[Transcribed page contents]
--- START ---

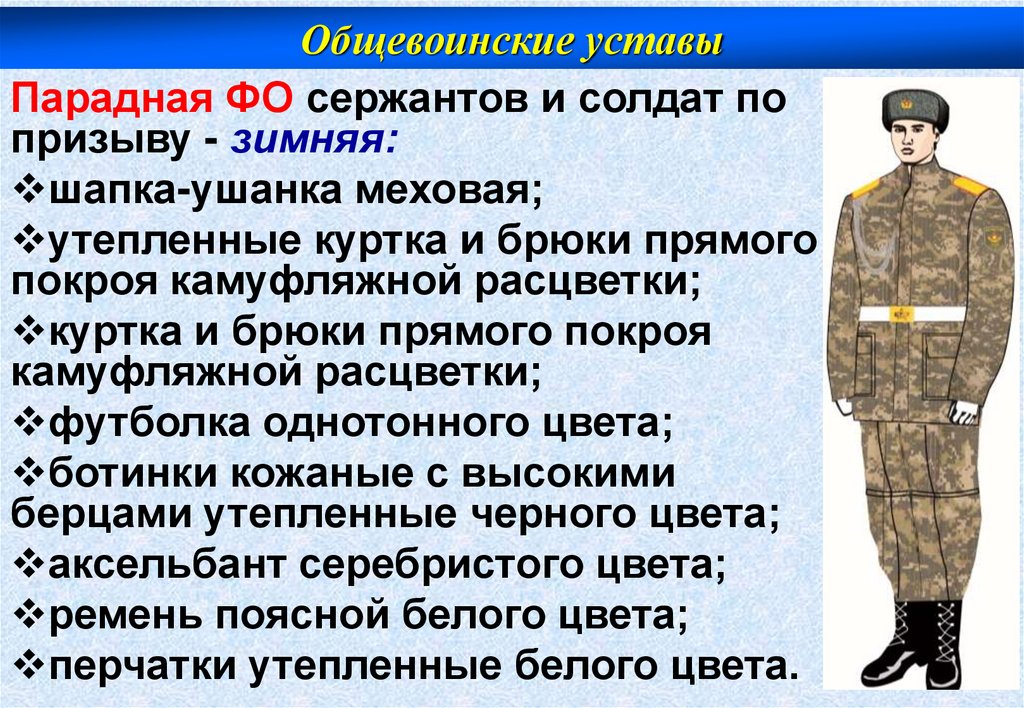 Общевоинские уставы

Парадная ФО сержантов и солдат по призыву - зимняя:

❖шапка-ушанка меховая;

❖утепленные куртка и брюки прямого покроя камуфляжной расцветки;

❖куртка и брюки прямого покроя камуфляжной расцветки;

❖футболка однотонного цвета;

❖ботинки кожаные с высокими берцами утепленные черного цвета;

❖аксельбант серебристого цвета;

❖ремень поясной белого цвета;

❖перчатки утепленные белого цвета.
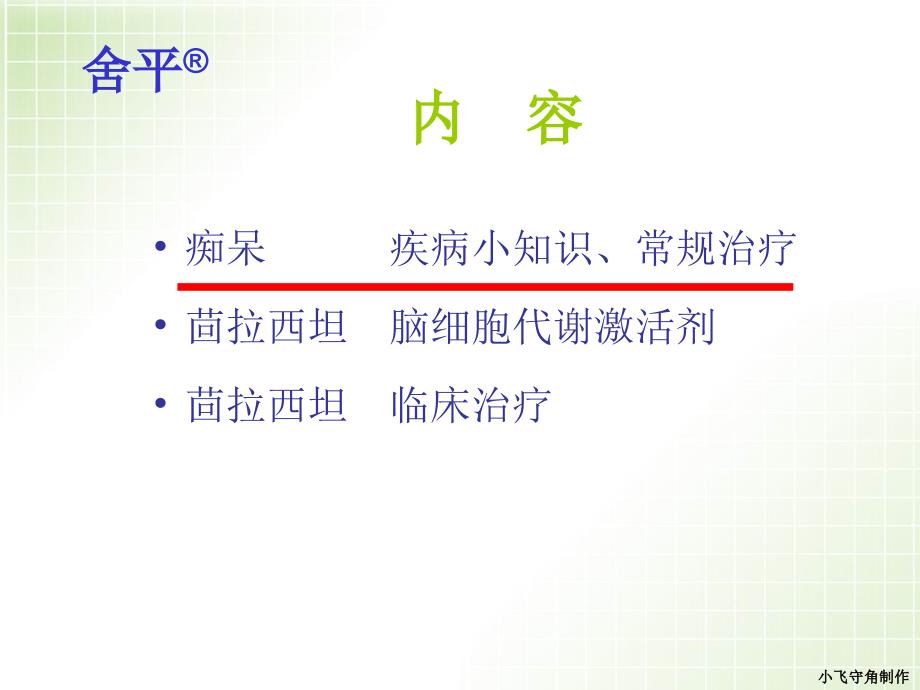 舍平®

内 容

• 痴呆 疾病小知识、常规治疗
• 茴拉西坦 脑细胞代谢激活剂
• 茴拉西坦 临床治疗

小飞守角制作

--- END ---

■ **WORK TASK**
Gather each line in the entries above where the string "камуфляжной" is found.

■ **EXERCISE OUTPUT**
❖утепленные куртка и брюки прямого покроя камуфляжной расцветки;
❖куртка и брюки прямого покроя камуфляжной расцветки;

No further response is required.